— Start TASK DATA —
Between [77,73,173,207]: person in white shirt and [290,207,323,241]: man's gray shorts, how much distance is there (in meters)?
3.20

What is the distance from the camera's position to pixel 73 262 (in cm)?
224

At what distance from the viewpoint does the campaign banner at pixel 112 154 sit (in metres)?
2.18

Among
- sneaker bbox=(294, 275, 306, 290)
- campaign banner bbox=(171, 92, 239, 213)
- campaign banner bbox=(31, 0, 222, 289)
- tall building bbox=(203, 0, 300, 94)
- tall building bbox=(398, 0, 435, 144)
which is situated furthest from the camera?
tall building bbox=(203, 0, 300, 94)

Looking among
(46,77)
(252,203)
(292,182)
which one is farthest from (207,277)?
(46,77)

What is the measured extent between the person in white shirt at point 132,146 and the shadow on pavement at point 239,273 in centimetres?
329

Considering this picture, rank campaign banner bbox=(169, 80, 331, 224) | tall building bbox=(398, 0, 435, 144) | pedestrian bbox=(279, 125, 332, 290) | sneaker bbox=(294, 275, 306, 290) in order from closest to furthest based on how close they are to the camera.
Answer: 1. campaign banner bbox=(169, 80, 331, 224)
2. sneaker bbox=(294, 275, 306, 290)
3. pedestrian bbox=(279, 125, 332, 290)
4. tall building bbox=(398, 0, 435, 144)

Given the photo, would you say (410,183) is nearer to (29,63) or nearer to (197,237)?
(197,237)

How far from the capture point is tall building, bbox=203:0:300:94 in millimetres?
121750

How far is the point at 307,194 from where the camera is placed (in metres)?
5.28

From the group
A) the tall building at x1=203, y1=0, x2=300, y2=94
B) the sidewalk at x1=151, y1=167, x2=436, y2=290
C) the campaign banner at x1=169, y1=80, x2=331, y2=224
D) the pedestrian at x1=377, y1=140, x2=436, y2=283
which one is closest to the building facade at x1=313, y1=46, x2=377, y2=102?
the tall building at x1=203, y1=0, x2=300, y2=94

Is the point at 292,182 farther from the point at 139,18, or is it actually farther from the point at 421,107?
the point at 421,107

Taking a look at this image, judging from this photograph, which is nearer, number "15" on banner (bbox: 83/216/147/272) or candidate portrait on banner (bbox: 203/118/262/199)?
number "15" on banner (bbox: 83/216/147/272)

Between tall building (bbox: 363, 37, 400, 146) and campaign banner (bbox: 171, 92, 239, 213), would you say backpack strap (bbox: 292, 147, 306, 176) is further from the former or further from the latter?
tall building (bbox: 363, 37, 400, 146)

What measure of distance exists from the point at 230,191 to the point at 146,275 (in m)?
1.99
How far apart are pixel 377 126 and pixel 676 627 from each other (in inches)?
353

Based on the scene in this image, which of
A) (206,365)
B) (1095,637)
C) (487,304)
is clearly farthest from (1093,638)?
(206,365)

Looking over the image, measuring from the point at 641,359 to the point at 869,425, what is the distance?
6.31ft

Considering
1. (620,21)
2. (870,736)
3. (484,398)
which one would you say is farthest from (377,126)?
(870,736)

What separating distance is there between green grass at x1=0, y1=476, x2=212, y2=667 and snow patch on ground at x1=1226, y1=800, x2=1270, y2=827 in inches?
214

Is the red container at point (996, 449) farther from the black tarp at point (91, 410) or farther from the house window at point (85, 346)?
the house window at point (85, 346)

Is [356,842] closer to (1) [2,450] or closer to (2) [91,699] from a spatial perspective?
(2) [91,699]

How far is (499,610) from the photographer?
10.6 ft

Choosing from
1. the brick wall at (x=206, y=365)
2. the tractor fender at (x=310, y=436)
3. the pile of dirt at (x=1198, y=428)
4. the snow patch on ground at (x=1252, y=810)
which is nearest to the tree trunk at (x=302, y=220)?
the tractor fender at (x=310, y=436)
— End TASK DATA —
— Start TASK DATA —
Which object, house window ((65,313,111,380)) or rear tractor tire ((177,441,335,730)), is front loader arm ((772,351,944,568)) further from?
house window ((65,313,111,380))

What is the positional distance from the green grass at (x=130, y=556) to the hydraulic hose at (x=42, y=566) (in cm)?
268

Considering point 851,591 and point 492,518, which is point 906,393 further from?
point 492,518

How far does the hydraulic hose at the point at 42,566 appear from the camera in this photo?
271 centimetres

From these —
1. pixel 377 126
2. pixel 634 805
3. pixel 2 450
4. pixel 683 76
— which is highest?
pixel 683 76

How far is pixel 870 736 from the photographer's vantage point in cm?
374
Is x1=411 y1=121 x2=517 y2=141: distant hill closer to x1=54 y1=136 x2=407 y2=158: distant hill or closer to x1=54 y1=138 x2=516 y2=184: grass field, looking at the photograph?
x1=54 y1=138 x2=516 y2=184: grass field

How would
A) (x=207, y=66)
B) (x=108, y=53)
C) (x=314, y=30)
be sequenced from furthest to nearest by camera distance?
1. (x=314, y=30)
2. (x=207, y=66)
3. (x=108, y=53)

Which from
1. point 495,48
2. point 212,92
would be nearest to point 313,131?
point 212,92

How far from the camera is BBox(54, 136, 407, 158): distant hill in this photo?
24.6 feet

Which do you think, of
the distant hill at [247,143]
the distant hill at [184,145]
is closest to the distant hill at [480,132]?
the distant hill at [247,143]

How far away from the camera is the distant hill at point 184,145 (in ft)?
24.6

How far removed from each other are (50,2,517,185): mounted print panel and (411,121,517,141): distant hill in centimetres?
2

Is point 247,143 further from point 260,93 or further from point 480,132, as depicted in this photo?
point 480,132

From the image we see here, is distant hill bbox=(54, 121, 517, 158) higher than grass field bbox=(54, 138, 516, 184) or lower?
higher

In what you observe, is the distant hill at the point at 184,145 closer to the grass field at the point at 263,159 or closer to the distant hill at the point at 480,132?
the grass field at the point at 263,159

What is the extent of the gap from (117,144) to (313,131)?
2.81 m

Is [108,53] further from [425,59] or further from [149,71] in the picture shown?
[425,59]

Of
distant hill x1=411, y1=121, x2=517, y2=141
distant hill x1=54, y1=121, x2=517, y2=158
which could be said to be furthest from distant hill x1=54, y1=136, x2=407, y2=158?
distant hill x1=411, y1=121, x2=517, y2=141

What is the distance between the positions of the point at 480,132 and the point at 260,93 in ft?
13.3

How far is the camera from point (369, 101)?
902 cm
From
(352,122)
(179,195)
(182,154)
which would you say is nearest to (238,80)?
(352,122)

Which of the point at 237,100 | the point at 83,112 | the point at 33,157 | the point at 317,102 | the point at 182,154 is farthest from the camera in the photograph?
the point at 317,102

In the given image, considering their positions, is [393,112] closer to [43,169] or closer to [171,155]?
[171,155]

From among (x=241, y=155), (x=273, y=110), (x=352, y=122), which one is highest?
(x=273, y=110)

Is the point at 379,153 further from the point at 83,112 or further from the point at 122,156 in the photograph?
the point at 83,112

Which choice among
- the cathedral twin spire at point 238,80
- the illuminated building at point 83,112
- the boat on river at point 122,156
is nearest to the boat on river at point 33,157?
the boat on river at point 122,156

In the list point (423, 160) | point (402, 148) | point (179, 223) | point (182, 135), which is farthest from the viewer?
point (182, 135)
— End TASK DATA —
## [WRITTEN REQUEST]
Pick out every line of the records that contains the word "ground" and copy each one in full. Case counts.

## [CORRECT RESPONSE]
What separating distance is there between green grass at x1=0, y1=476, x2=212, y2=667 and snow patch on ground at x1=1226, y1=800, x2=1270, y2=827 in inches?
4. the snow patch on ground at (x=1252, y=810)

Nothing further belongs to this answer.